Estrogen prevents sustained COLO-205 human colon cancer cell growth by inducing apoptosis, decreasing c-myb protein, and decreasing transcription of the anti-apoptotic protein bcl-2.

作者信息

Wilkins Heather R, Doucet Kristin, Duke Victoria, Morra Amber, Johnson Nicole

机构信息

Department of Natural Sciences, Assumption College, 500 Salisbury Street, Worcester, MA 01609, USA.

出版信息

Tumour Biol. 2010 Jan;31(1):16-22. doi: 10.1007/s13277-009-0003-2. Epub 2009 Dec 18.

Abstract

The proto-oncogene c-myb is overexpressed in human colon cancer cells. c-myb is known to be affected by estrogen in some breast cancers and leukemias. However, the mechanism of c-myb regulation via estrogen in colon cancer requires further investigation. Human COLO-205 colon cancer cells were cultured and treated with beta-estradiol for 24 h. Apoptosis was quantified using acridine orange/propidium iodide labeling and confirmed with DNA fragmentation gel electrophoresis. Expression of c-myb protein was assessed via SDS-PAGE and immunoblotting and RT-PCR was used to quantify bcl-2 RNA. Protein and RNA expression levels were also assayed after c-myb siRNA treatment for 24 h. We demonstrate an increase in apoptosis after 24 h of beta-estradiol treatment of human COLO-205 colon cancer cells. Estrogen treatment also decreases c-myb protein levels as well as expression of its transcriptional target bcl-2. Suppression of c-myb protein also results in increased apoptosis and decreases bcl-2 expression.
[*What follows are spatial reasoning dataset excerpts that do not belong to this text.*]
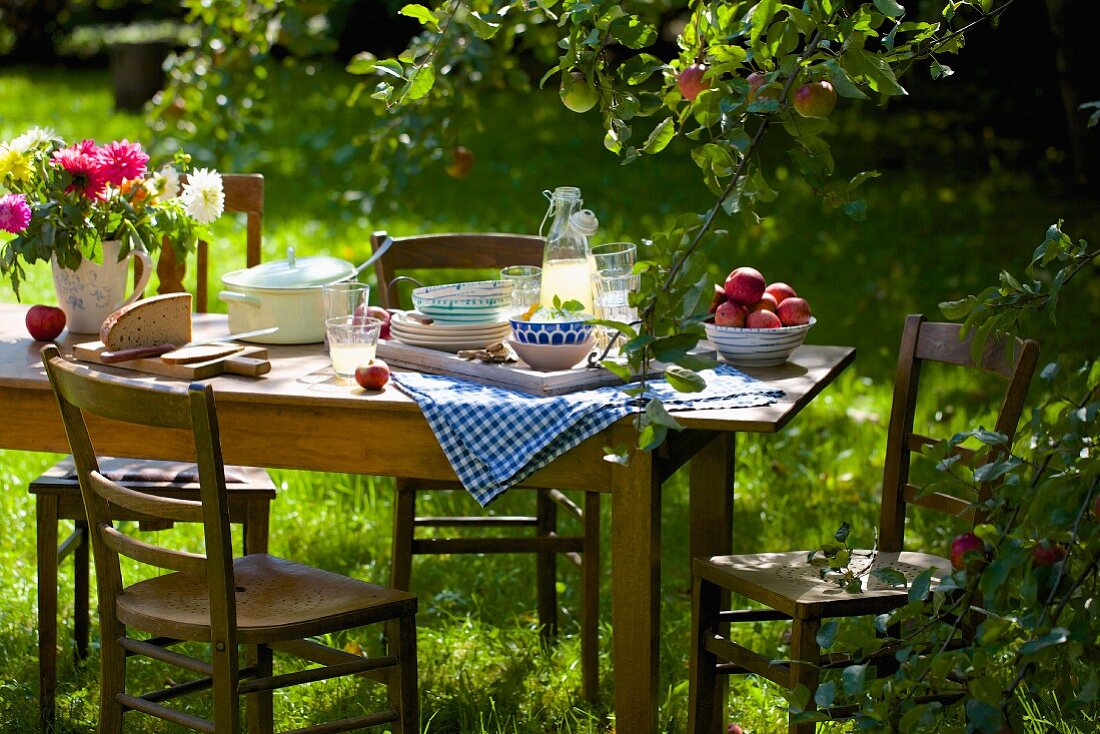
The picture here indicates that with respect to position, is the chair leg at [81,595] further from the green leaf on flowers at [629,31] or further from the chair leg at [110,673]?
the green leaf on flowers at [629,31]

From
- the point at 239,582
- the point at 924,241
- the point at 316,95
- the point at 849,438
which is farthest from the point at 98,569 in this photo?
the point at 316,95

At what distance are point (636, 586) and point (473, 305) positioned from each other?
64 cm

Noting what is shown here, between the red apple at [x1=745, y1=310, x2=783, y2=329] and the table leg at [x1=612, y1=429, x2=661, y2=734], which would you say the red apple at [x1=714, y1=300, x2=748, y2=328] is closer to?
the red apple at [x1=745, y1=310, x2=783, y2=329]

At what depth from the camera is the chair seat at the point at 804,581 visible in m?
2.33

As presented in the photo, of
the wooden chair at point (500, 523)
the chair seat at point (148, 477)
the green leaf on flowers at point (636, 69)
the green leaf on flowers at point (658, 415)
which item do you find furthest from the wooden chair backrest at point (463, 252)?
the green leaf on flowers at point (658, 415)

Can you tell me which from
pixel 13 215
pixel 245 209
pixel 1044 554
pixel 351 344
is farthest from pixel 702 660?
pixel 245 209

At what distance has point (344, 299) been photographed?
2.63m

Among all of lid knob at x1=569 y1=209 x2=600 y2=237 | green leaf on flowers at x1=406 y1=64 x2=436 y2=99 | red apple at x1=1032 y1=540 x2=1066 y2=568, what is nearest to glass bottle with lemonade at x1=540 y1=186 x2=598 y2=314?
lid knob at x1=569 y1=209 x2=600 y2=237

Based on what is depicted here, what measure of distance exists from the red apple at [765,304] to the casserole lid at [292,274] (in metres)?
0.82

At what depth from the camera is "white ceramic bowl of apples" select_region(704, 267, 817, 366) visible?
2.64m

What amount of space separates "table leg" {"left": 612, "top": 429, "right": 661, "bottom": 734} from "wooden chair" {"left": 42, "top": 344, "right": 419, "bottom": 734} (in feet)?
1.22

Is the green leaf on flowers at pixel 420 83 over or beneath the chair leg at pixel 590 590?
over

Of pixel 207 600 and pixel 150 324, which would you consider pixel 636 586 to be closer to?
pixel 207 600

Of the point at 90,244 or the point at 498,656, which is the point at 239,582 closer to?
the point at 90,244
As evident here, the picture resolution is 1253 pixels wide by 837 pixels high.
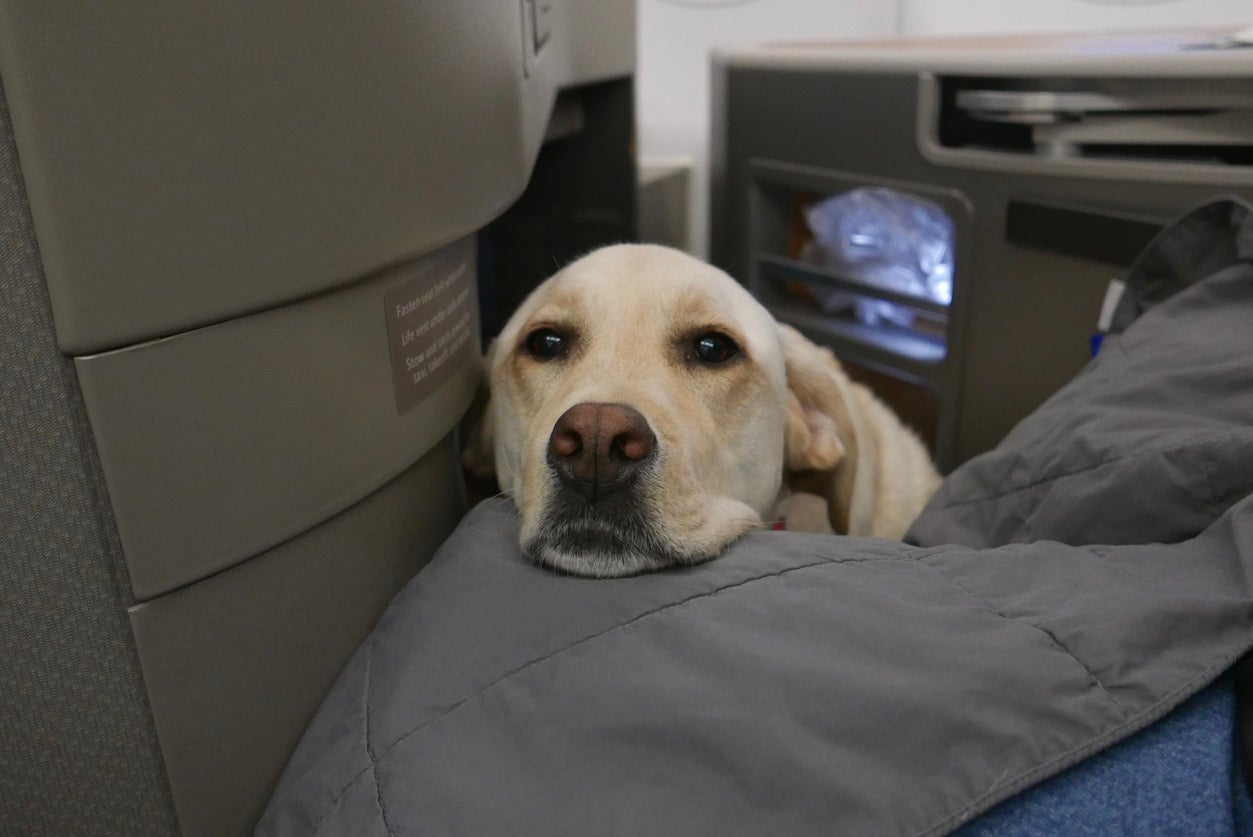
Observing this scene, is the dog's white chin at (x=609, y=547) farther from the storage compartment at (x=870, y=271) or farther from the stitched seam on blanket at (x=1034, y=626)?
the storage compartment at (x=870, y=271)

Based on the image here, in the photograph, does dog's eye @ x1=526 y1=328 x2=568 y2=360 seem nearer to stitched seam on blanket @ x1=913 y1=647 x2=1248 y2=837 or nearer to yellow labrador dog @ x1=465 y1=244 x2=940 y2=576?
yellow labrador dog @ x1=465 y1=244 x2=940 y2=576

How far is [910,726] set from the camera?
2.51 ft

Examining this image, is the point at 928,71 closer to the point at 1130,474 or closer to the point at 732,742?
the point at 1130,474

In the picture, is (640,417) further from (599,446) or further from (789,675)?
(789,675)

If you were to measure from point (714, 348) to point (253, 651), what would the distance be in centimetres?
66

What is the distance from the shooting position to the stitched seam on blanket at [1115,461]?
1.01 m

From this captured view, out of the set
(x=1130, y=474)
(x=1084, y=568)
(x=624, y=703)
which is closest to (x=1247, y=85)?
(x=1130, y=474)

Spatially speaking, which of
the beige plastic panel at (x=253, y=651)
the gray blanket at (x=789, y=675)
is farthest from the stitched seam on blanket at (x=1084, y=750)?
the beige plastic panel at (x=253, y=651)

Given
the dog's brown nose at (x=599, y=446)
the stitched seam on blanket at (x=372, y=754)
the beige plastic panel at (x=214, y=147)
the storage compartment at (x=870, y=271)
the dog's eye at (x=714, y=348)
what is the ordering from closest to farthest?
the beige plastic panel at (x=214, y=147)
the stitched seam on blanket at (x=372, y=754)
the dog's brown nose at (x=599, y=446)
the dog's eye at (x=714, y=348)
the storage compartment at (x=870, y=271)

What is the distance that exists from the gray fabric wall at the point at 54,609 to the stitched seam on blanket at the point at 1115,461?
3.18 feet

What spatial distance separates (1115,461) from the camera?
3.62ft

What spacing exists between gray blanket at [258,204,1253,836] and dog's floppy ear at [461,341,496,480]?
356 mm

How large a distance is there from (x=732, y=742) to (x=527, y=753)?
6.3 inches

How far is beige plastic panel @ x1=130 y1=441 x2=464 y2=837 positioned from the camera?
→ 0.84 metres
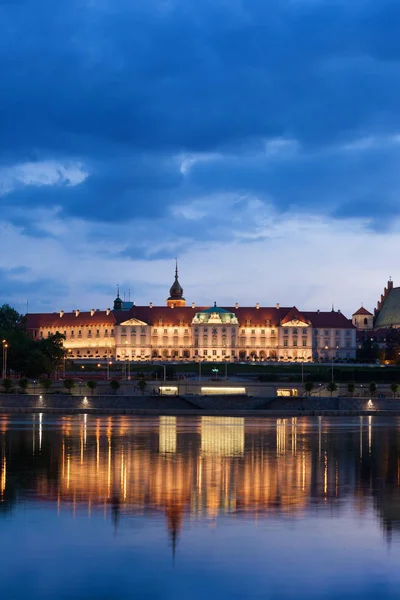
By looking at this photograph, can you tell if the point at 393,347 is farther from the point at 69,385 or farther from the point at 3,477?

These results indicate that estrogen has a protective effect from sustained colon cancer cell growth at least partly through suppression of c-myb and bcl-2.

摘要

原癌基因c-myb在人结肠癌细胞中过表达。已知c-myb在某些乳腺癌和白血病中受雌激素影响。然而,在结肠癌中通过雌激素调节c-myb的机制需要进一步研究。培养人COLO-205结肠癌细胞并用β-雌二醇处理24小时。使用吖啶橙/碘化丙啶标记定量凋亡,并用DNA片段凝胶电泳进行确认。通过SDS-PAGE和免疫印迹评估c-myb蛋白的表达,并用RT-PCR定量bcl-2 RNA。在c-myb siRNA处理24小时后也检测蛋白质和RNA表达水平。我们证明,人COLO-205结肠癌细胞经β-雌二醇处理24小时后凋亡增加。雌激素处理还降低了c-myb蛋白水平及其转录靶标bcl-2的表达。c-myb蛋白的抑制也导致凋亡增加并降低bcl-2表达。这些结果表明,雌激素至少部分地通过抑制c-myb和bcl-2对持续的结肠癌细胞生长具有保护作用。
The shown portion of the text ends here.